Non sappiamo da quanto tempo siano in carcere quelle persone e da quanto tempo siano perciò presenti nelle statistiche. Perché sul totale dei presenti sono 12.668 quelli che hanno già ricevuto una condanna e non è specificato se sia o meno definitiva. Quel che però è certo è che il dato cozza con il “cruscotto statistico” del Viminale, cioè il resoconto periodico con cui il ministero ci aggiorna sugli sbarchi in Italia.

Secondo il ministero degli Interni negli ultimi anni il maggior numero di persone arrivate dal mare è tunisino: tra gennaio 2018 e febbraio 2019 ci sono stati 5.275 sbarchi, mentre il numero di persone di nazionalità tunisina in carcere è sceso di 70 unità. Già questo basterebbe a dimostrare, anche se in modo basico, che il rapporto automatico tra arrivi e criminalità è fasullo. Il Viminale rileva che il secondo paese come numero di sbarcati è il Bangladesh, che però conta in carcere “solo” 77 “rappresentati”. A seguire Algeria (482 detenuti), Iraq (54 persone in carcere), Somalia (73 persone), Iran (18 persone), Senegal (511), Guinea (107 in totale), Eritrea (40 detenuti) ed Egitto (586). In molti casi il numero si è ridotto nel giro di un anno di diverse decine. Insomma, le principali popolazioni arrivate dal mare negli ultimi anni “occupano” le carceri per una percentuale bassissima: sono circa 4mila.

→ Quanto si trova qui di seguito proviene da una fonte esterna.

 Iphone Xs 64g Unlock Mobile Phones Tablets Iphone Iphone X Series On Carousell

Ma non finisce qui. Nel 2003 il numero di migranti in Italia era molto più basso (poco meno di un milione e mezzo di persone), mentre i detenuti stranieri erano 17mila. L’arrivo di altri quattro milioni di persone non ha prodotto, come ci viene raccontato, un aumento del tasso di detenzione, che si è anzi ridotto di un terzo, scendendo dall’1,16% allo 0,40%. Questi numeri sono stati forniti da Patrizio Gonnella, presidente dell’associazione “Antigone”, che si occupa dei diritti e delle garanzie del sistema penale. Lo studio di Gonnella sfata anche un altro stereotipo, secondo cui gli stranieri commettono i crimini più violenti. E invece solo l’1,1% dei detenuti stranieri è in carcere per associazione a delinquere di stampo mafioso e, in media, il numero di delitti contro la persona è molto basso rispetto al numero complessivo dei detenuti. La maggior parte dei reati è legata, invece, agli stupefacenti.

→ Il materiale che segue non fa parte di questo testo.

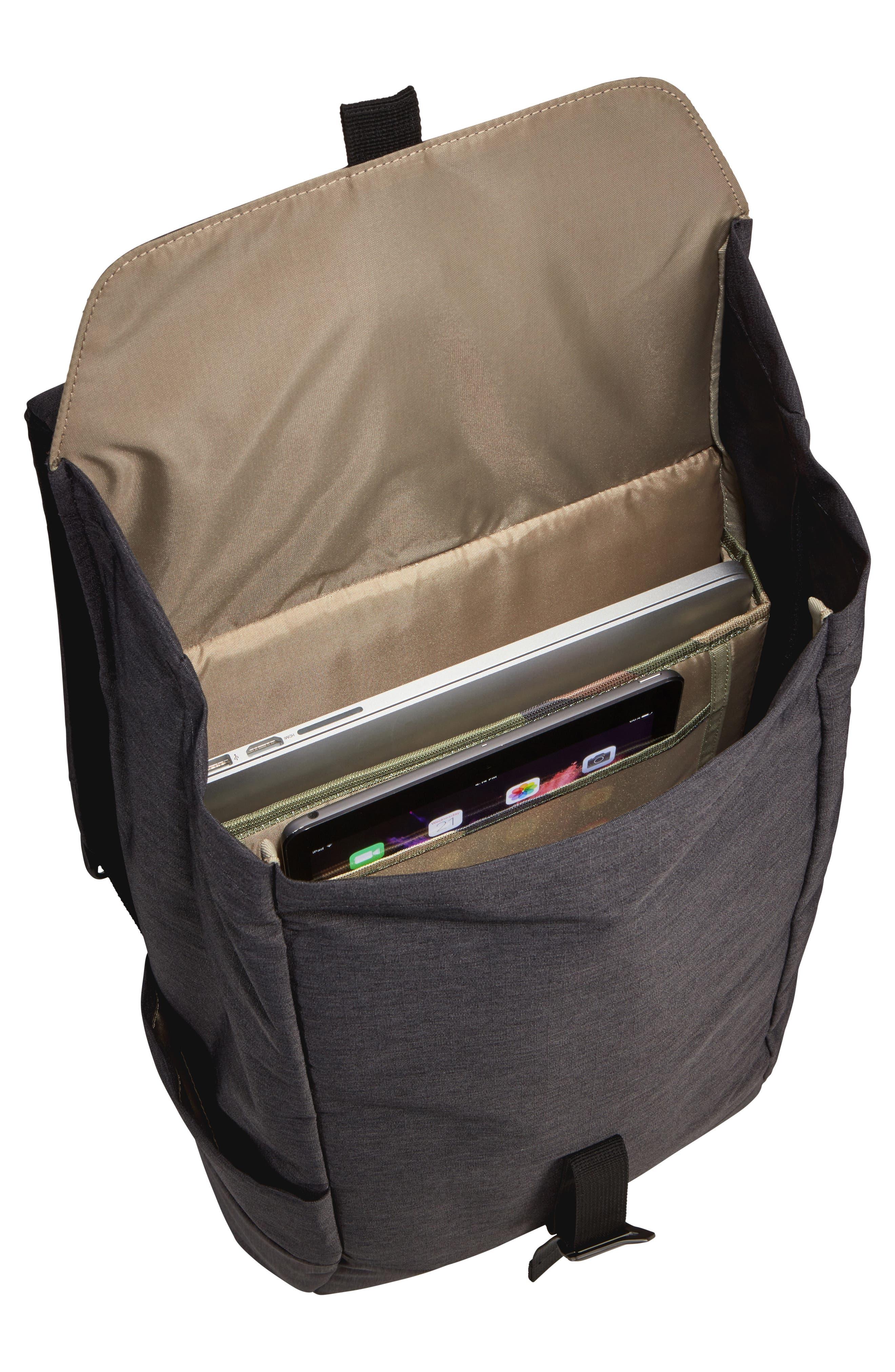Lithos Backpack,                             Alternate thumbnail 3, color,                             Carbon Blue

E allora perché molti pensano che più stranieri significhi più criminali? La colpa, in buona parte, è delle “strategie di disinformazione”, di cui l’Agcom ha parlato in un recente rapporto. Il volume delle notizie false, stando allo studio, ha raggiunto il livello massimo in corrispondenza delle elezioni del 4 marzo e nel periodo successivo in cui erano in corso le trattative per la formazione del nuovo governo. «Le strategie di disinformazione – si legge nel rapporto – si fondano per lo più su tematiche divisive e con un forte impatto emotivo». E dai dati emerge come immigrazione e terrorismo abbiano segnato la maggiore presenza di disinformazione sul totale dei contenuti online.

Ma i numeri ufficiali sulla sicurezza in Italia, forniti sempre dal Viminale, sono chiari: mentre da un lato si registra un calo generale di delitti – compresi omicidi, furti e rapine – dall’altro il numero di stranieri in Italia è cresciuto, dai 3 milioni del 2007 a circa 5 milioni e mezzo. Se l’emergenza criminalità è molto meno allarmante di quanto possa sembrare, quella straniera lo è ancora di meno. L’equazione stranieri uguale criminali non ha fondamento.